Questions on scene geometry
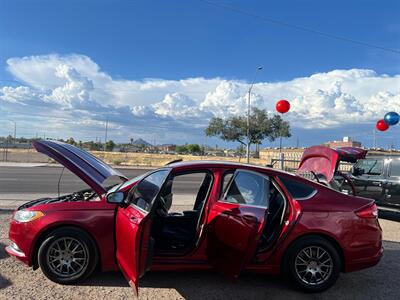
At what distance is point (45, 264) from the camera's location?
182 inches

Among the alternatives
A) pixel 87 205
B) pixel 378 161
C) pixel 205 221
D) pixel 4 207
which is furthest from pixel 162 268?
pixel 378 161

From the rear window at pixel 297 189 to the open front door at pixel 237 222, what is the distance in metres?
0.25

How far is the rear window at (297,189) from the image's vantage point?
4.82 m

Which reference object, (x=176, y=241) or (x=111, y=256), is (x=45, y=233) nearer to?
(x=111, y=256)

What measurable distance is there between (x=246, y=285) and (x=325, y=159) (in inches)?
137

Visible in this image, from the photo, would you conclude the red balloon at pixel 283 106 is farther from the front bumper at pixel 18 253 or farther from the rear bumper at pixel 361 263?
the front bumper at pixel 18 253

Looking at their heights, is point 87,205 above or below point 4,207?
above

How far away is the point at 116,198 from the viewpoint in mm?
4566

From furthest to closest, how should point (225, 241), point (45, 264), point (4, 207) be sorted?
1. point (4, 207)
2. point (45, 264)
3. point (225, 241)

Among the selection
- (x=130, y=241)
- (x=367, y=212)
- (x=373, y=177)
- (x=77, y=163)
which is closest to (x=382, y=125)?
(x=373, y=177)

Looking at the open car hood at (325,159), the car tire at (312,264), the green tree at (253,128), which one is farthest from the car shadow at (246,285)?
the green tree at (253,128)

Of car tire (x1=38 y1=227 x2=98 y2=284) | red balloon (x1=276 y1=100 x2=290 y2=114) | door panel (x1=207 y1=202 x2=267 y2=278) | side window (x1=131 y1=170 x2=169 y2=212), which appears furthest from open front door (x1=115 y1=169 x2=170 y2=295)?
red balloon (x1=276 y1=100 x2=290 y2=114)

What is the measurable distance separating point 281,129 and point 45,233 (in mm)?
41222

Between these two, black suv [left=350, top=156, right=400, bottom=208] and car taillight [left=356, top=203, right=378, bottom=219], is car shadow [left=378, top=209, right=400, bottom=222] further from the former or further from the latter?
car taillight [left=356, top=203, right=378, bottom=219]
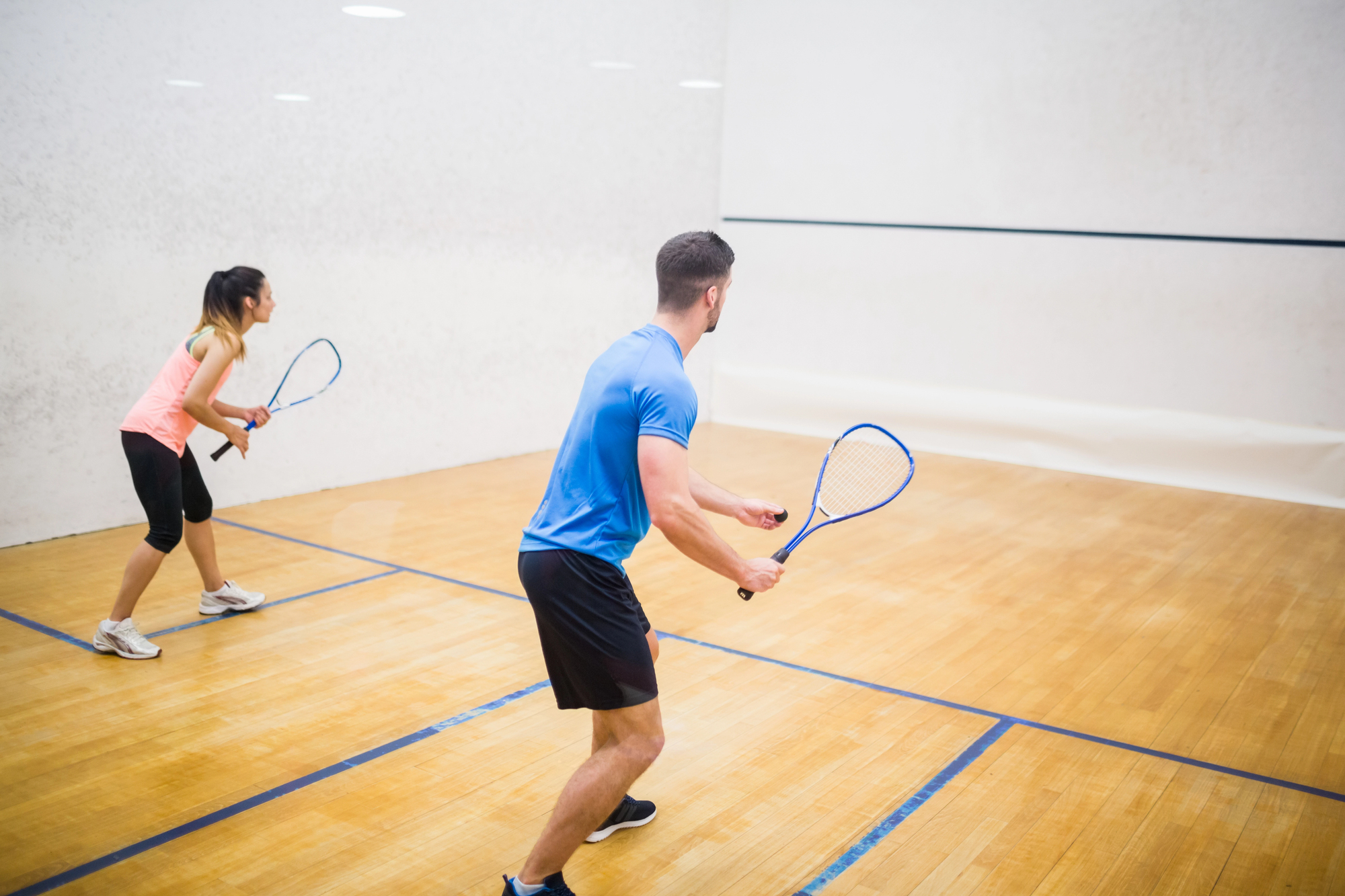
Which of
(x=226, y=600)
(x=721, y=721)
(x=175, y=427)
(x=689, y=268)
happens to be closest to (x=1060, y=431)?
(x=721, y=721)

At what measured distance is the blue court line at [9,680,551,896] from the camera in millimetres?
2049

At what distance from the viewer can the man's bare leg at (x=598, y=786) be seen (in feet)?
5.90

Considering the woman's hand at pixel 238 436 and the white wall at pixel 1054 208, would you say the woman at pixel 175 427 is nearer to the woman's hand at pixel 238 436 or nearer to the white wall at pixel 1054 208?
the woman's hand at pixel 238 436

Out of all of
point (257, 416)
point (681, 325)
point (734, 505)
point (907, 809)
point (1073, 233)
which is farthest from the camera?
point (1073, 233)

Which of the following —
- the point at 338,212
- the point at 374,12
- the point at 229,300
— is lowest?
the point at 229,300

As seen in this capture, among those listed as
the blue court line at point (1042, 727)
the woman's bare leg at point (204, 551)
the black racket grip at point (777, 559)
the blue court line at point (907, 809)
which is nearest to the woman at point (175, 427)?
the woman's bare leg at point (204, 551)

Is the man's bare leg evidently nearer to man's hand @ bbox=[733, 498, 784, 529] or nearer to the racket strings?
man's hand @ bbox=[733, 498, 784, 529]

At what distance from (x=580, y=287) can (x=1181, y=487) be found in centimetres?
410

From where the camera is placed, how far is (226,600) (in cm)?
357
--
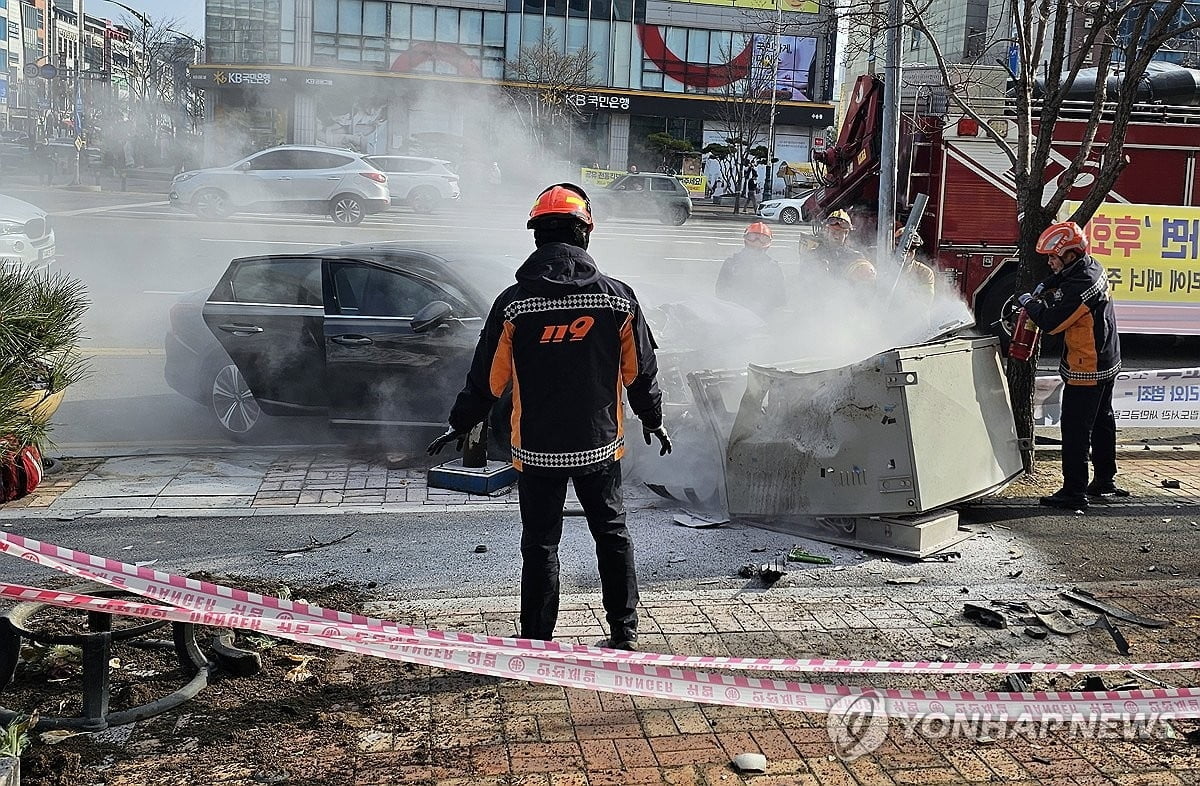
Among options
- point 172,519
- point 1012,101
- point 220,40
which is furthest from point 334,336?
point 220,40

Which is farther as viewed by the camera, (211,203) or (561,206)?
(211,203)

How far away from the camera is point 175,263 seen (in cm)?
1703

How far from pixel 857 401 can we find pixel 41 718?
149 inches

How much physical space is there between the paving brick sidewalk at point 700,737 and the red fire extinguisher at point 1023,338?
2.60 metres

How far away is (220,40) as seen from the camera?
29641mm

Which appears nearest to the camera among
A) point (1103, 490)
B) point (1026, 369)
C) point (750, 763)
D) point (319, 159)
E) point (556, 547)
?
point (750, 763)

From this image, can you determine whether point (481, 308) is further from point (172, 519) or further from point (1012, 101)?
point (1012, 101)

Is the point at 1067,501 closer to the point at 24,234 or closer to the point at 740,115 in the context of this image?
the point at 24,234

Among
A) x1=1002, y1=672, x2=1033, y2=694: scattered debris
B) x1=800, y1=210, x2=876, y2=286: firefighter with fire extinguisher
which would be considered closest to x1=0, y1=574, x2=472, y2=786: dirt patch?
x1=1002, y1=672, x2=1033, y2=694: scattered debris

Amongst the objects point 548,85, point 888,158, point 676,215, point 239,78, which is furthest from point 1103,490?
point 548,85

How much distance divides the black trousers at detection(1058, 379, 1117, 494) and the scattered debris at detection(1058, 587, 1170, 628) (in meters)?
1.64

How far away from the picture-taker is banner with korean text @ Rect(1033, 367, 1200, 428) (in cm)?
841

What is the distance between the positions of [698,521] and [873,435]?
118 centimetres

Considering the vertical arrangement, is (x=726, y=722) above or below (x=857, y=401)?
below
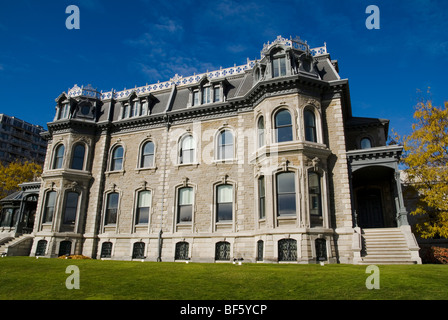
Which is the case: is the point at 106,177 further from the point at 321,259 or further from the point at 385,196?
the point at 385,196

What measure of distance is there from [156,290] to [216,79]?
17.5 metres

TASK REQUIREMENTS
Please gather every line above that contains the word "left", copying each one in full.

COMPLETE RESPONSE
Between these two, black suv [left=350, top=156, right=400, bottom=208] and car taillight [left=356, top=203, right=378, bottom=219], is car shadow [left=378, top=209, right=400, bottom=222] further from the former or further from the latter?
car taillight [left=356, top=203, right=378, bottom=219]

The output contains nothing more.